(Data lines)
- - - -

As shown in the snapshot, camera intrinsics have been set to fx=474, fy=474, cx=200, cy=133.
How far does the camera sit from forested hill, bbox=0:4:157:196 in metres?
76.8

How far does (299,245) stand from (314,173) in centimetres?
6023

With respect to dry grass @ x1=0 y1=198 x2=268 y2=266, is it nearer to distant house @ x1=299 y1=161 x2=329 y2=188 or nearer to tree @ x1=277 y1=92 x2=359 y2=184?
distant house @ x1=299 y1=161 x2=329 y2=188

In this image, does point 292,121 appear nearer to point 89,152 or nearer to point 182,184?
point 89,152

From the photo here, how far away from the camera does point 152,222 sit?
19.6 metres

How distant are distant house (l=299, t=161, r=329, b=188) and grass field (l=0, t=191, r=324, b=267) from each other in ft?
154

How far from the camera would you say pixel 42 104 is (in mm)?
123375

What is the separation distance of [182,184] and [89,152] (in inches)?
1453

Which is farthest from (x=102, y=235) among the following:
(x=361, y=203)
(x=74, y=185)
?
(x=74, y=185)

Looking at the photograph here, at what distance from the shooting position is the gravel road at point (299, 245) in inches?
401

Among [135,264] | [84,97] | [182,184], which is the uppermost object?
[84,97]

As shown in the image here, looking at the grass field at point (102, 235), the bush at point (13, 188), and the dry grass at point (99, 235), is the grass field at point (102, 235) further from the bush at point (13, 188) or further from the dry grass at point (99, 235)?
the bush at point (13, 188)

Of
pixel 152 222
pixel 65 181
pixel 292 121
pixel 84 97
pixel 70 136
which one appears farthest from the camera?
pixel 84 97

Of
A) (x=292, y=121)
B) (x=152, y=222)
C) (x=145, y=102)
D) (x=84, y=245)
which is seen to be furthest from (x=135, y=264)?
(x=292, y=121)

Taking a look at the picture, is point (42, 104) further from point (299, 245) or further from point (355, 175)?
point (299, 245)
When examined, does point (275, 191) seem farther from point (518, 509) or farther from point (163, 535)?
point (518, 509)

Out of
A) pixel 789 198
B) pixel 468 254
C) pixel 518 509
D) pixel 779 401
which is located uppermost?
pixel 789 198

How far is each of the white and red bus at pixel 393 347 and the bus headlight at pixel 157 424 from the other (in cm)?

- - - -

--- Task brief ---
Copy out the whole listing above word for word, leaving out nothing.

--- Task result ---
As shown in the snapshot, camera intrinsics have been set to fx=474, fy=474, cx=200, cy=133.
How far does the camera sit from forested hill, bbox=0:4:157:196 in metres?
76.8

How far does (299,245) stand from (314,173) in centimetres?
6023

With respect to dry grass @ x1=0 y1=198 x2=268 y2=266, is it nearer to distant house @ x1=299 y1=161 x2=329 y2=188 or nearer to tree @ x1=277 y1=92 x2=359 y2=184?
distant house @ x1=299 y1=161 x2=329 y2=188

In this image, does point 292,121 appear nearer to point 89,152 or nearer to point 182,184?
point 89,152

From the photo here, how far away from the camera does point 152,222 sit?
19.6 metres

How distant are distant house (l=299, t=161, r=329, b=188) and grass field (l=0, t=191, r=324, b=267) from each other in ft?
154

How far from the camera would you say pixel 42 104 is (in mm)?
123375

What is the separation distance of [182,184] and [89,152] (in inches)?
1453

Which is farthest from (x=102, y=235) among the following:
(x=361, y=203)
(x=74, y=185)
?
(x=74, y=185)

Looking at the photograph here, at what distance from the shooting position is the gravel road at point (299, 245) in inches?
401

Among [135,264] | [84,97] | [182,184], which is the uppermost object?
[84,97]

As shown in the image here, looking at the grass field at point (102, 235), the bush at point (13, 188), and the dry grass at point (99, 235), is the grass field at point (102, 235) further from the bush at point (13, 188) or further from the dry grass at point (99, 235)?
the bush at point (13, 188)

Of
pixel 152 222
pixel 65 181
pixel 292 121
pixel 84 97
pixel 70 136
which one appears farthest from the camera?
pixel 84 97

Of
A) (x=292, y=121)
B) (x=152, y=222)
C) (x=145, y=102)
D) (x=84, y=245)
which is seen to be furthest from (x=135, y=264)?
(x=292, y=121)

Taking a look at the picture, is point (42, 104) further from point (299, 245) or further from point (355, 175)?
point (299, 245)
When examined, does point (275, 191) seem farther from point (518, 509) or farther from point (163, 535)?
point (518, 509)

Out of
A) pixel 789 198
B) pixel 468 254
C) pixel 518 509
D) pixel 779 401
which is located uppermost?
pixel 789 198

How far is each of the white and red bus at pixel 393 347 and the bus headlight at pixel 157 424 from the other (in cm)?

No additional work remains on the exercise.